From the line containing "order: Passeriformes" onward to the last line of the data below, copy each line exactly and add nothing.
(Working data Opens)
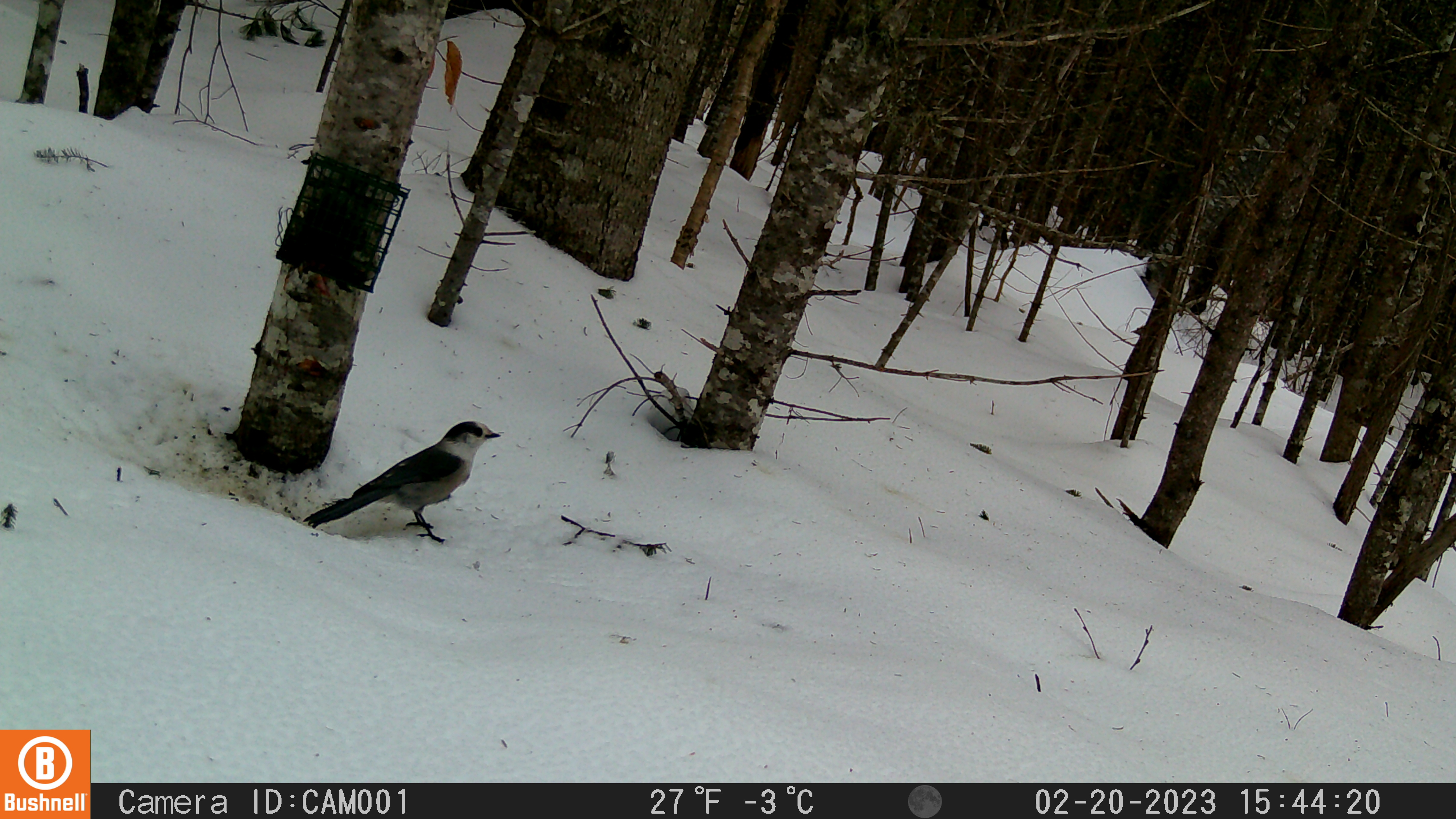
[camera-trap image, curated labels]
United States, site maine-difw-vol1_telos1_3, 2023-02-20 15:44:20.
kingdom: Animalia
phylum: Chordata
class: Aves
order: Passeriformes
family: Corvidae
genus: Perisoreus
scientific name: Perisoreus canadensis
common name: canada jay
Canada jay (Perisoreus canadensis).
(Working data Closes)
| Output of the exercise |
order: Passeriformes
family: Corvidae
genus: Perisoreus
scientific name: Perisoreus canadensis
common name: canada jay
Canada jay (Perisoreus canadensis).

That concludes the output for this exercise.